DATASET RECORDS:
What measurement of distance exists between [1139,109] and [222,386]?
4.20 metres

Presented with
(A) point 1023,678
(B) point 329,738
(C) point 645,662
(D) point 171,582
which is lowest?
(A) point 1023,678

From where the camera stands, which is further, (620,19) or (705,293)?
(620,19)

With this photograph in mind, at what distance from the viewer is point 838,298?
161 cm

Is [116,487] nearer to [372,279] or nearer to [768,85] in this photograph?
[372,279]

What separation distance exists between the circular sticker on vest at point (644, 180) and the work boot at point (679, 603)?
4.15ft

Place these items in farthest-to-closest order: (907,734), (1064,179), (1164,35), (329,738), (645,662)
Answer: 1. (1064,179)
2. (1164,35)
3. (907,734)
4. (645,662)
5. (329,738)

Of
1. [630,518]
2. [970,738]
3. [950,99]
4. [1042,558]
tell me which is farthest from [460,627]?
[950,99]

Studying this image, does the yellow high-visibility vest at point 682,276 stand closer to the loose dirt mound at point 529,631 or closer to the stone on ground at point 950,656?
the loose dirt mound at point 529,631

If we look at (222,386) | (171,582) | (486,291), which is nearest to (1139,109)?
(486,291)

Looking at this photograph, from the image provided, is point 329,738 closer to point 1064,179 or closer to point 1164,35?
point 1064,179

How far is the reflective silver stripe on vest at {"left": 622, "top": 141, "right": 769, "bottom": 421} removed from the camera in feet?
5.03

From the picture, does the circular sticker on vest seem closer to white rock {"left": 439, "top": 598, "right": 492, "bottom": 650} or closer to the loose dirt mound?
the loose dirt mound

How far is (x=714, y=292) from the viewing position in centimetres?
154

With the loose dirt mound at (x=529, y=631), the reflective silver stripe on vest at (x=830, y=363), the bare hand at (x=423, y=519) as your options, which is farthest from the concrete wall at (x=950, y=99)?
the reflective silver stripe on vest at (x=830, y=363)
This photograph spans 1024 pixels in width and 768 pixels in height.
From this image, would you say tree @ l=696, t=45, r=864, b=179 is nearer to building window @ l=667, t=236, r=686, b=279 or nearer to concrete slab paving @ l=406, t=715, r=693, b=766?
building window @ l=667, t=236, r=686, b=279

BRIEF: Convert the records from the line containing "If we look at" through the end of the records into a two-column CSV with the header row record,answer. Give one row per record, putting its text and its answer each in a single quoted field with line breaks replaced by spaces.

OUTPUT BELOW:
record,answer
"If we look at (222,386) | (171,582) | (486,291), which is nearest to (1139,109)?","(486,291)"
"Looking at this photograph, from the image provided, is point 329,738 closer to point 1064,179 or closer to point 1164,35?","point 1064,179"
"How far is the reflective silver stripe on vest at {""left"": 622, ""top"": 141, ""right"": 769, ""bottom"": 421} removed from the camera in feet?","5.03"
"From the picture, does the circular sticker on vest seem closer to white rock {""left"": 439, ""top"": 598, ""right"": 492, ""bottom"": 650} or closer to the loose dirt mound?","the loose dirt mound"
"How far is (x=714, y=292) from the viewing position in centimetres?","154"
"With the loose dirt mound at (x=529, y=631), the reflective silver stripe on vest at (x=830, y=363), the bare hand at (x=423, y=519) as your options, which is farthest from the concrete wall at (x=950, y=99)?","the reflective silver stripe on vest at (x=830, y=363)"
"This photograph spans 1024 pixels in width and 768 pixels in height. From this image, would you say tree @ l=696, t=45, r=864, b=179 is nearer to building window @ l=667, t=236, r=686, b=279 or nearer to concrete slab paving @ l=406, t=715, r=693, b=766?","building window @ l=667, t=236, r=686, b=279"